Caption-style text data

────────────────

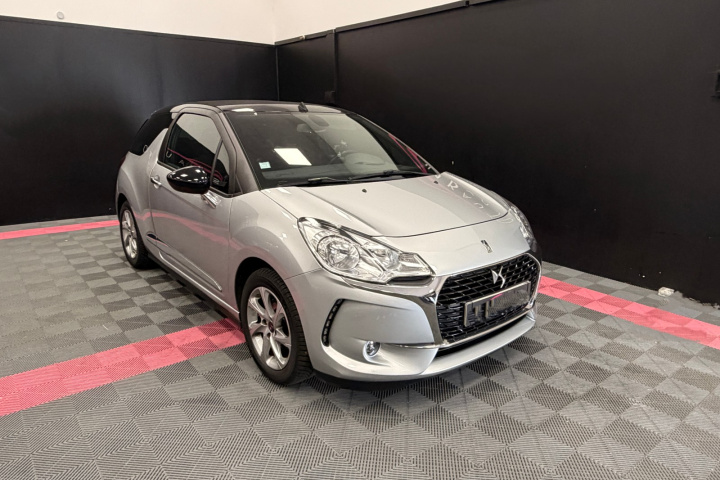 DS DS 3 CABRIOLET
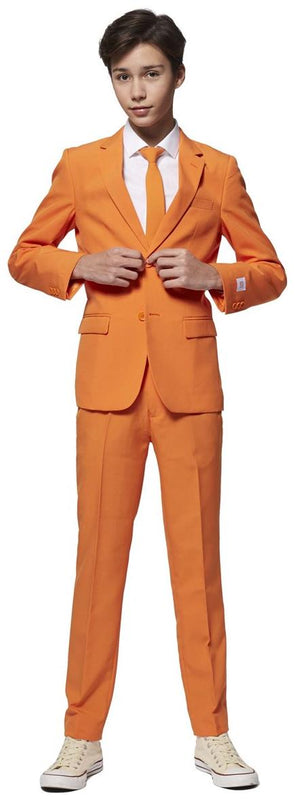 Vibrant OppoSuits Teen Boys Suit for Halloween Parties and Festive Celebrations
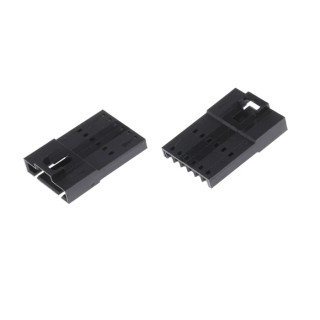 Molex SL Female Connector Housing 2.54 mm Pitch 6 Way 1 Row Straight 70107-0005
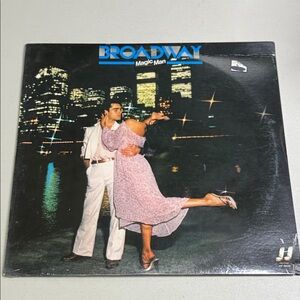 Broadway Magic Man Vinyl Record new sealed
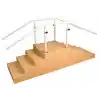 Yürüme Merdiveni Egzersiz Kürsüsü | 1. Sınıf El İşçiliği, Standart ve Özel Ölçü İmalat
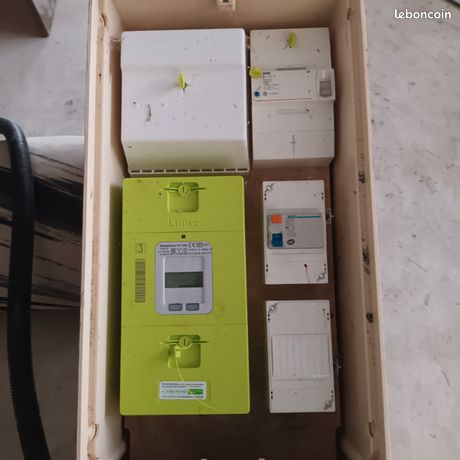 Coffret électrique de chantier triphasé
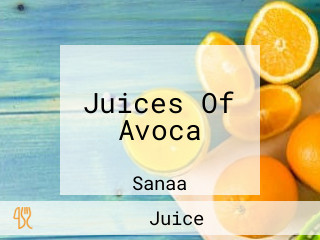 Juices Of Avoca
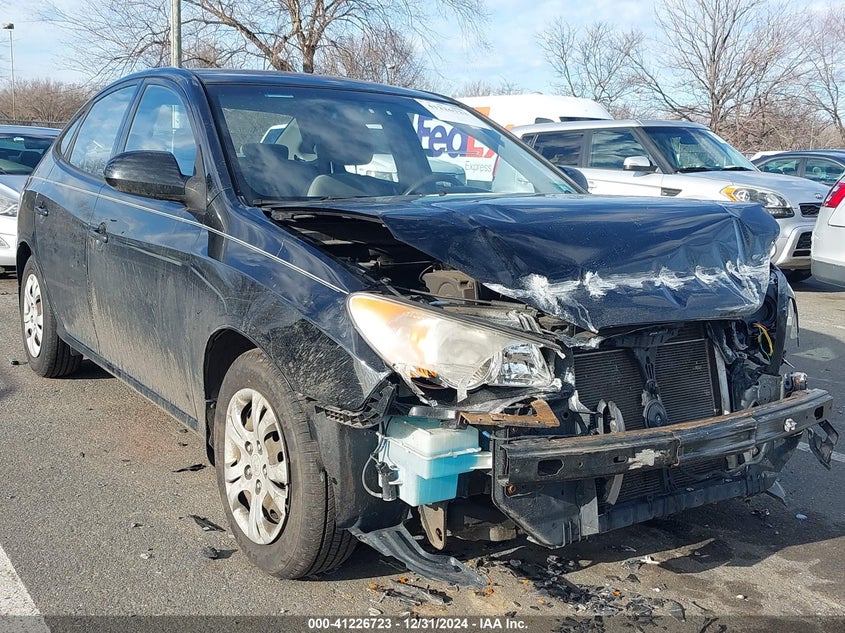 2010 HYUNDAI ELANTRA VIN: KMHDU4AD2AU947318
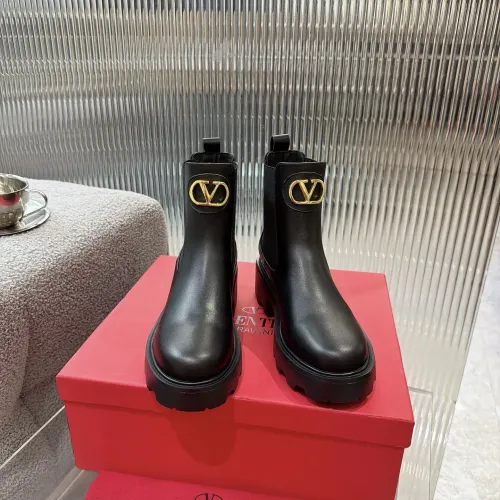 Replica Valentino Boots For Women #1472763 $108.00 USD for Wholesale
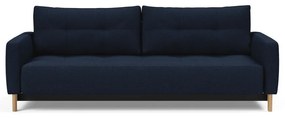 Тъмносин разтегателен диван 232 cm Pyxis - Innovation
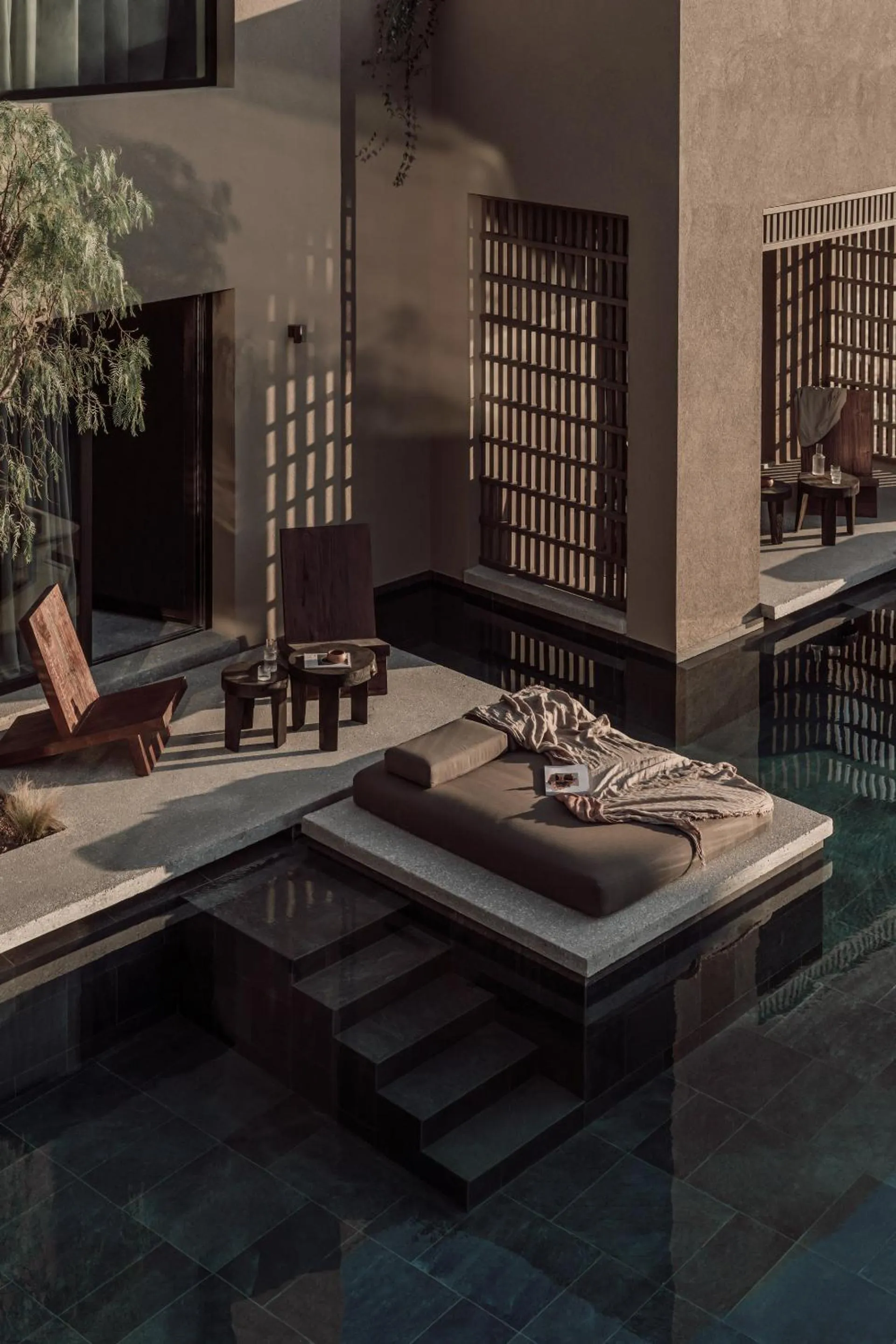 Pool view in Casa Cook Samos - Adults only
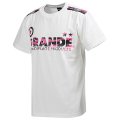 GRANDE CAMO PROTO TYPE T-SHIRTS WHITE/PINK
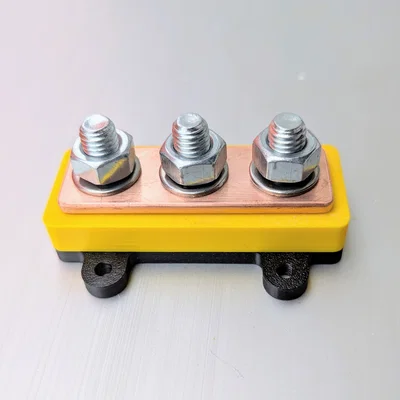 Triple DC Busbar (Busbar DC 3 nhánh)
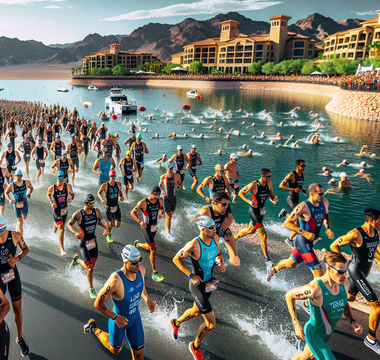 European sport heads to Lake Las Vegas drawing global athletes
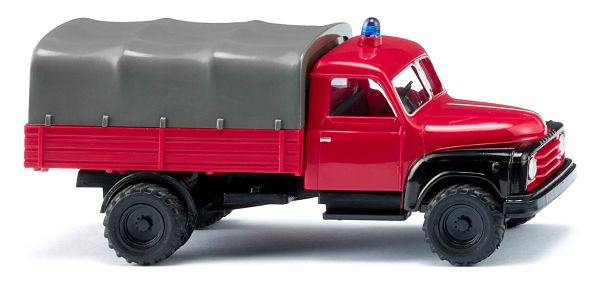 WIK034505 - HANOMAG L 28 fire engine lorry - 1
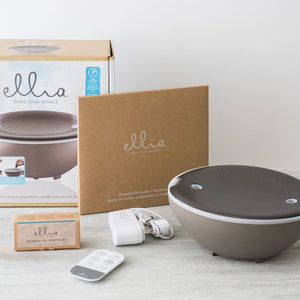 Enliven Ultrasonic Aroma Diffuser packaging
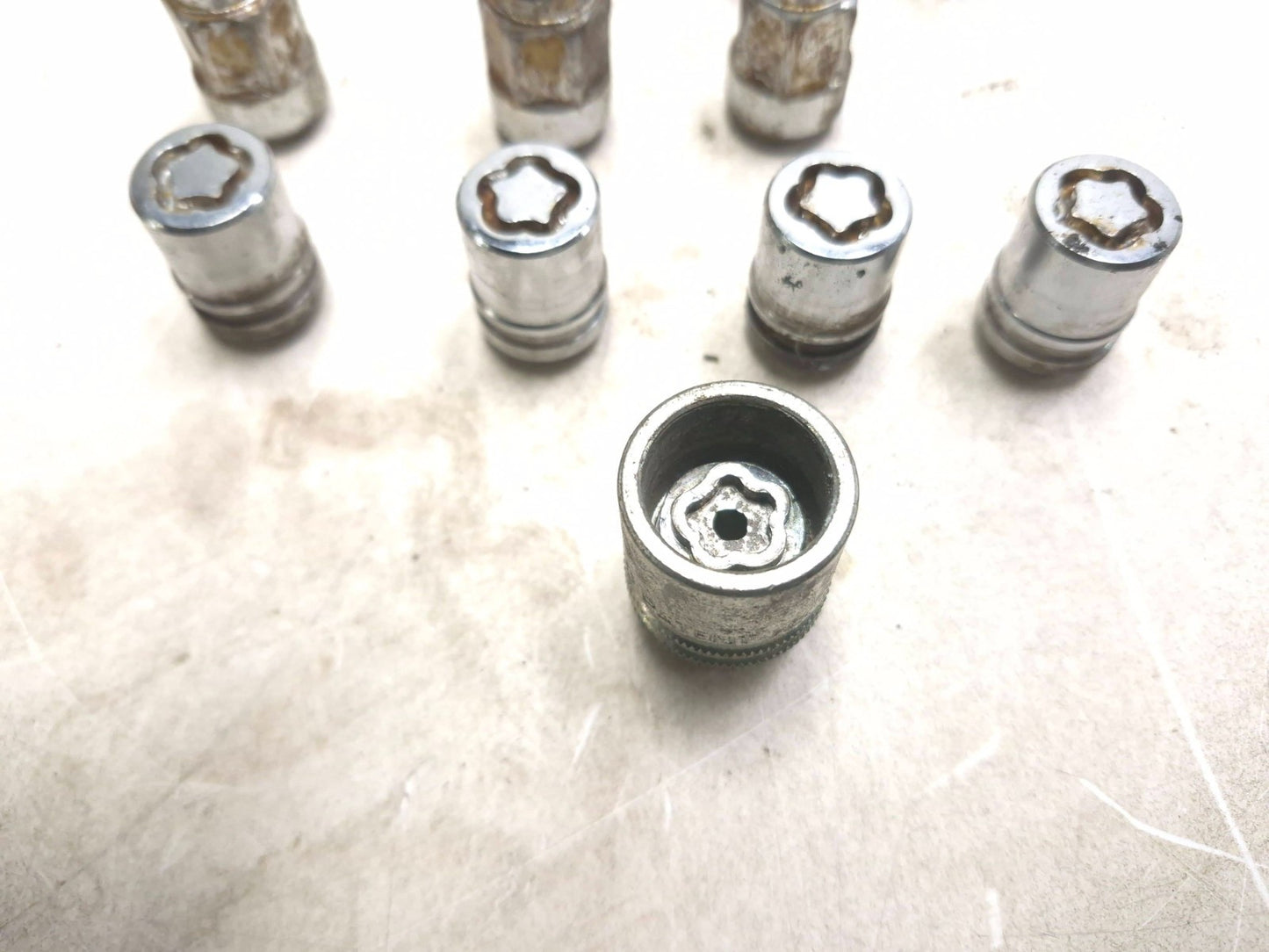 2007 Acura Tl Wheel Lug Nut & Lock 19pcs OEM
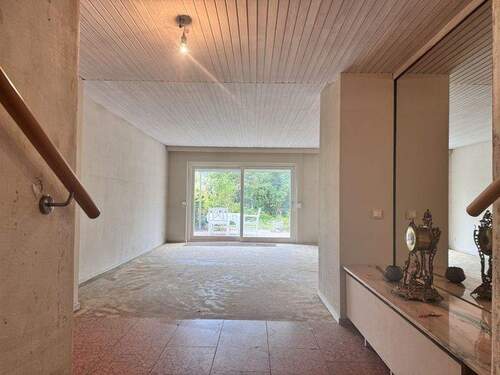 Blick von der Treppe - 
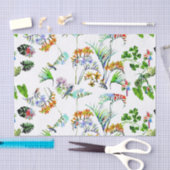 Papier Mousseline Paradis tropical (Artisanat)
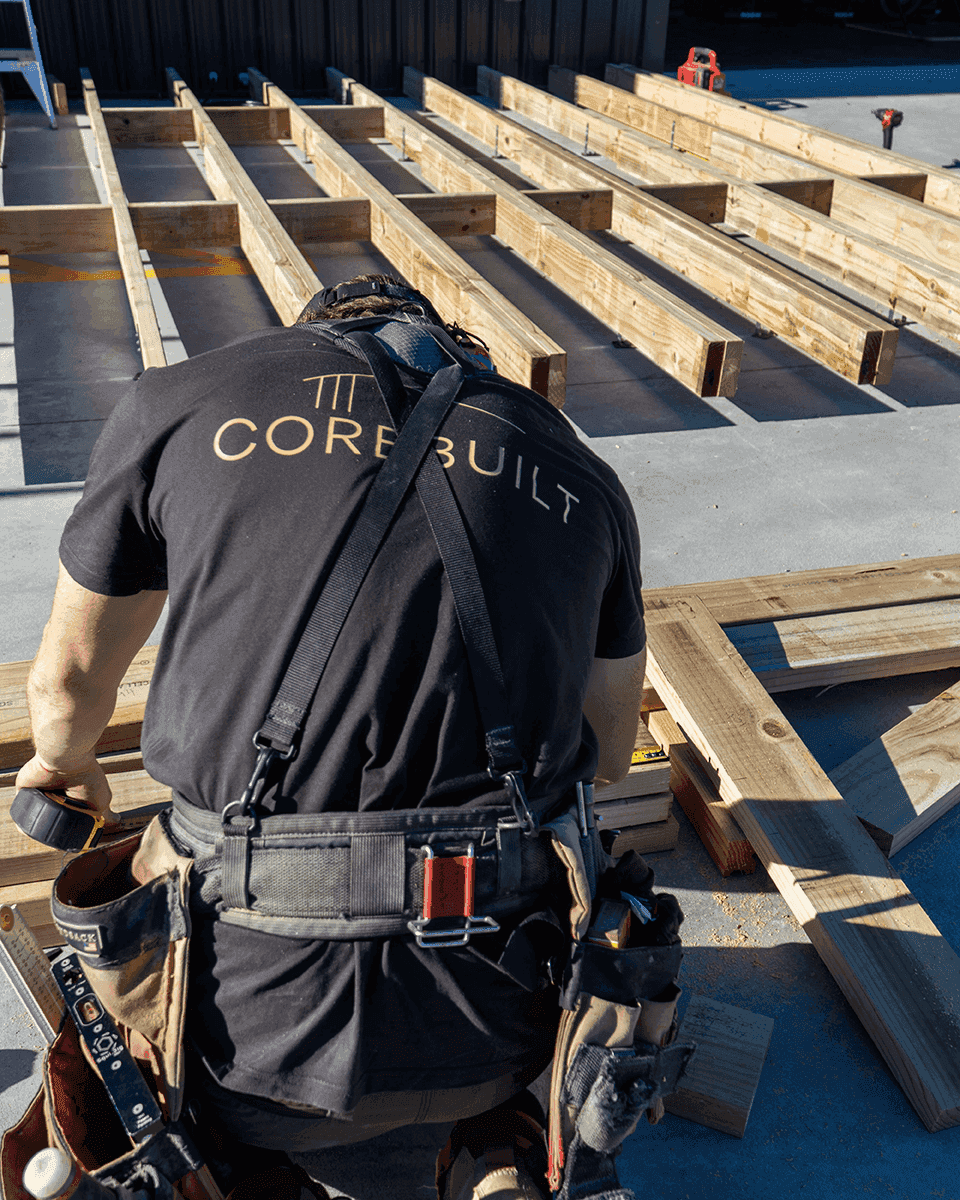 Corebuilt custom home build in Timaru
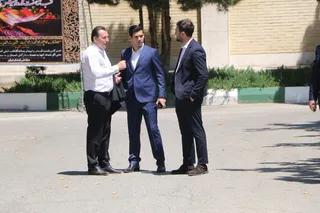 گزارش تصویری گزارش تصویری از بازدید مارک ویلموتس امروز از امکانات مرکز ملی فوتبال 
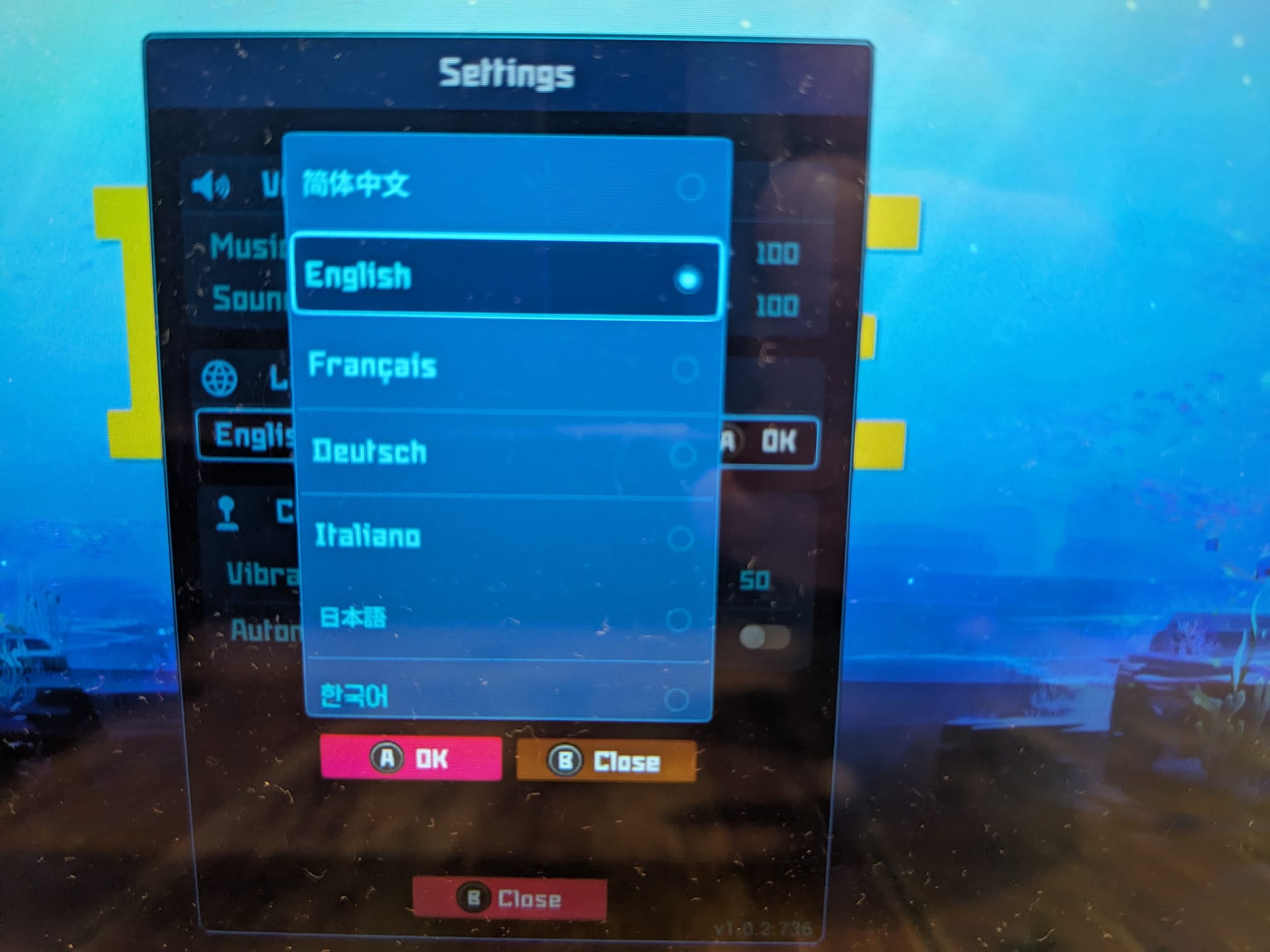 Dave the diver switch languages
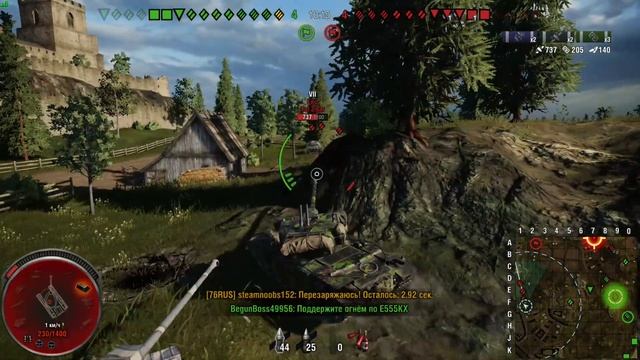 Шведский Беспредел В Рандоме! Акция Цель захвачена! World of Tanks Console. Xbox One! смотреть онлайн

────────────────

WHAT IS EXPECTED: Skipping every picture, transcribe exactly the lines above from the one containing "2010 HYUNDAI ELANTRA VIN: KMHDU4AD2AU947318" through the one containing "GRANDE CAMO PROTO TYPE T-SHIRTS WHITE/PINK", both included.

THE ANSWER:
 2010 HYUNDAI ELANTRA VIN: KMHDU4AD2AU947318
 Replica Valentino Boots For Women #1472763 $108.00 USD for Wholesale
 Тъмносин разтегателен диван 232 cm Pyxis - Innovation
 Pool view in Casa Cook Samos - Adults only
 GRANDE CAMO PROTO TYPE T-SHIRTS WHITE/PINK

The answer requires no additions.